Clarence Thomas Delivers Decisive Ruling in Religious-Free-Speech Case
March 8, 2021
The National Review
by Dan McGlaughlin
Georgia Gwinnett’s two tiny speech zones occupy less than 0.0015 percent of the campus, and are open only 18 hours a week. If you want to speak in public or leaflet about politics or religion anywhere on campus on a Friday, for example, it had better be in those tiny zones between 11 a.m. and 1 p.m. or you’re out of luck — and even then you’ll have to get authorization three business days in advance.

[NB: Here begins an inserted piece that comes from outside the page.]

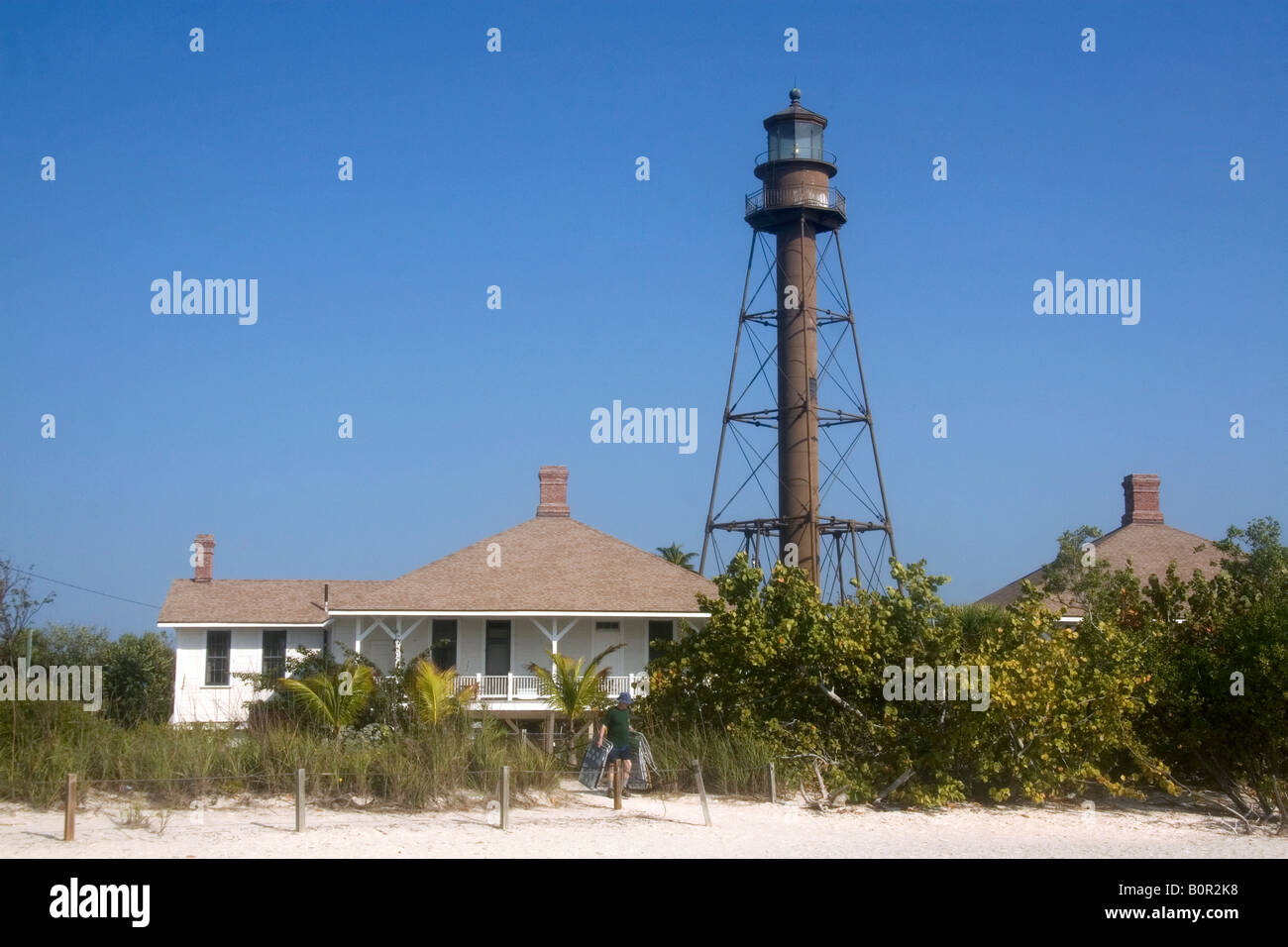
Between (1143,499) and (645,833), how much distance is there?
2474 centimetres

Student Chike Uzuegbunam, an Evangelical Christian, was told that if he wanted to evangelize his faith to his fellow students, he would have to apply three days in advance for a permit, and then confine his activities to one of the two free-speech zones. After receiving the permit, he was told by campus cops that he could not share his faith even in one of the speech zones, because doing so violated a campus ban on “disturb[ing] the peace and/or comfort of person(s).” (Of course, these days, almost any opinion, especially on matters of faith, will make someone on campus uncomfortable.) So he sued, represented by the Alliance Defending Freedom and supported by Jeff Sessions and the Trump Justice Department. In response, the college changed the policy and tried to get the lawsuit dismissed as moot. Eventually, the issue reached the Supreme Court. And today, Justice Clarence Thomas delivered a clear victory for the plaintiffs.